How to generate own template playbooks

Edited

Here's a demo video on how you can generate a playbook to review redlines you receive on your own template within Draftpilot.

The video also covers how you can then use that playbook.

Summary:

Overview

Before you can review redlines on your own contracts, you’ll need a playbook that’s linked to your own template.
This tells DraftPilot what “good” looks like for each clause, so the AI knows how to respond when customers make edits.


Step 1: Open the Playbooks section

In Word:

  1. Open the DraftPilot add-in.

  2. Go to Playbooks → New Playbook.

In Browser:

  1. Log in to app.draftpilot.ai.

  2. Go to Playbooks → New Playbook.


Step 2: Select “Own Template Contracts”

You’ll see two options:

  • Third-party contracts – for reviewing other people’s paper.

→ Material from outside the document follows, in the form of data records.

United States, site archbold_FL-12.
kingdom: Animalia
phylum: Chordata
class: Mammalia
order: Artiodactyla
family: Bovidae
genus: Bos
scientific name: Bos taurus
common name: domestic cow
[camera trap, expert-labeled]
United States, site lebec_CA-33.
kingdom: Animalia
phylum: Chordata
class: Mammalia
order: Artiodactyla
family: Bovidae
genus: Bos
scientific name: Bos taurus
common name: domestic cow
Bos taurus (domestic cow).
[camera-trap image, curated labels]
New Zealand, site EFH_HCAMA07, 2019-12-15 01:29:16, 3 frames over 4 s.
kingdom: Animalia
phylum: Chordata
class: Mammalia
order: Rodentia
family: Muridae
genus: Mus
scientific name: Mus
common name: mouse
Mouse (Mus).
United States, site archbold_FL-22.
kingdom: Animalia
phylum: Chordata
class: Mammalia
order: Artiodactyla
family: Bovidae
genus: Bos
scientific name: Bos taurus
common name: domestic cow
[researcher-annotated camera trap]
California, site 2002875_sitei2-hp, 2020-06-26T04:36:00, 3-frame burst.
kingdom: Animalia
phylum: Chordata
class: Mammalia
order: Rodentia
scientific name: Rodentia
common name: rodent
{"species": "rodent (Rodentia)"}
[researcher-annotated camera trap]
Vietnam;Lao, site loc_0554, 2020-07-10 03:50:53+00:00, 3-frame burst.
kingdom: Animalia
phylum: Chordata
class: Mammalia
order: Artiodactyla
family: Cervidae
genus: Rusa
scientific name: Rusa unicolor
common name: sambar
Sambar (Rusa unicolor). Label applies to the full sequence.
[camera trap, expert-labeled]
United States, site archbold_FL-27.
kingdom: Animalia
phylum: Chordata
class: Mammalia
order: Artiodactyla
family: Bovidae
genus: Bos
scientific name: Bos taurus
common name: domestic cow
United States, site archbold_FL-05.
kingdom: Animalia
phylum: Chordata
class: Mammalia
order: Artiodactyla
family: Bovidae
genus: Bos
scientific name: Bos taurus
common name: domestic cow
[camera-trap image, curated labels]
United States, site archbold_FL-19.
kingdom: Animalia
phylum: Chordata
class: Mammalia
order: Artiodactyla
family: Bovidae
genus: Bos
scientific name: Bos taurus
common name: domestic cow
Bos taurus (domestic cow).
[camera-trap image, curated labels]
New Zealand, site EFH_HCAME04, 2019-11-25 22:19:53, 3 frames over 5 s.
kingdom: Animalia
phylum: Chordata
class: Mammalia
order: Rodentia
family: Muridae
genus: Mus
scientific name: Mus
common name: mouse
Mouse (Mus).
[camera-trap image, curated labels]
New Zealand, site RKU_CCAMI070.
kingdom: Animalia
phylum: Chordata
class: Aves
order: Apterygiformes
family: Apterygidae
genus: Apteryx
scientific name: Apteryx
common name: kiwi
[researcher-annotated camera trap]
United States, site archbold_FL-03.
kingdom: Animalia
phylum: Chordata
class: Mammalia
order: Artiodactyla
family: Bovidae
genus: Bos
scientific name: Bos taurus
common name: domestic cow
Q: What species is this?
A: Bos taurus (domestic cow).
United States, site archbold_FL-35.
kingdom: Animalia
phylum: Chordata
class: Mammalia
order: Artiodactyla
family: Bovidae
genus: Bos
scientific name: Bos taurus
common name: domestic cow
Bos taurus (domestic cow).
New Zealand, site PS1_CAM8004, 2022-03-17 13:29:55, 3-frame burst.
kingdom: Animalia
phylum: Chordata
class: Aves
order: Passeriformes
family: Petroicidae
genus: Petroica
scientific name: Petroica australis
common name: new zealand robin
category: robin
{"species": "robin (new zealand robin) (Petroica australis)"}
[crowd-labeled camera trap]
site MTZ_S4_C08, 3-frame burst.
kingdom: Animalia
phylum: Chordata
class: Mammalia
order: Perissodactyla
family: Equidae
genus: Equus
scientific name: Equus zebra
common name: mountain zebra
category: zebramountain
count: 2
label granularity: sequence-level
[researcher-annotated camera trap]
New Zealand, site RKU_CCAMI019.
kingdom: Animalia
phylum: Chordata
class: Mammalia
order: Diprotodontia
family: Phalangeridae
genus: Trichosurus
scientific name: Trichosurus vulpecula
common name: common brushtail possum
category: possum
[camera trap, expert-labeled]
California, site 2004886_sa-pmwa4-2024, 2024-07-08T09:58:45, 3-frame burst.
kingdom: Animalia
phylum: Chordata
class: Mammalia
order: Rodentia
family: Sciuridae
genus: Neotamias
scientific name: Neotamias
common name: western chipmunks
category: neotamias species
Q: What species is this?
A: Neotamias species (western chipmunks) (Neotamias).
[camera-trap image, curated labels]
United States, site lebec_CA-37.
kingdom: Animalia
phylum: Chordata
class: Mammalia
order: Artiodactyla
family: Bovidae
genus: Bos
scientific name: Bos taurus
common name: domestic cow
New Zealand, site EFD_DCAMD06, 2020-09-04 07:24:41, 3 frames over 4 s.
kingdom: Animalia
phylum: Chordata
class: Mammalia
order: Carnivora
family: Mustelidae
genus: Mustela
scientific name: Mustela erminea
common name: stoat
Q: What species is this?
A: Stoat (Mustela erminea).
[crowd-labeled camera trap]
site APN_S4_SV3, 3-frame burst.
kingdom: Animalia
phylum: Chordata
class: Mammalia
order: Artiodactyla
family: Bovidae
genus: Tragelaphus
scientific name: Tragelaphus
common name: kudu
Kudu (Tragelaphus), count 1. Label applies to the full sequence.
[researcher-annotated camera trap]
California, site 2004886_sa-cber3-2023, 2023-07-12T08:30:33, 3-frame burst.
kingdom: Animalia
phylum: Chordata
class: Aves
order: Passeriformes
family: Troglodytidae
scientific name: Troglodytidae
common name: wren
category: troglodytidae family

  • Own template contracts – for redlines on your own paper.

Choose Own Template Contracts.


Step 3: Upload your documents

  1. Upload your contract template (e.g. MSA, SaaS terms, DPA).

  2. Optional: Attach your internal playbook or negotiation guidelines (with positions, fallbacks, escalation rules).


Step 4: Choose your AI model

Select which AI model you want DraftPilot to use:

  • GPT-4.1 (fast, reliable)

  • GPT-5 (slower, deeper accuracy)

You can change this later when running reviews.


Step 5: Generate your playbook

Click Create. DraftPilot will:

  • Parse your contract template.

  • Extract each clause.

  • Combine your internal rules and fallbacks.

  • Generate a structured playbook aligned with your own paper.

For any clauses in your contract where the AI didn't spot any fallbacks, it'll include a placeholder that says "For any changes not covered by fallbacks, do what you think is reasonable".

This means that when we use the playbook, the AI will still be able to come up with useful suggestions for any redlines where it can't find an explicit fallback rule.

Once it’s ready, it appears in your Playbooks list.


Step 6: Start reviewing

You can now use this playbook to review redlines you get on your own templates.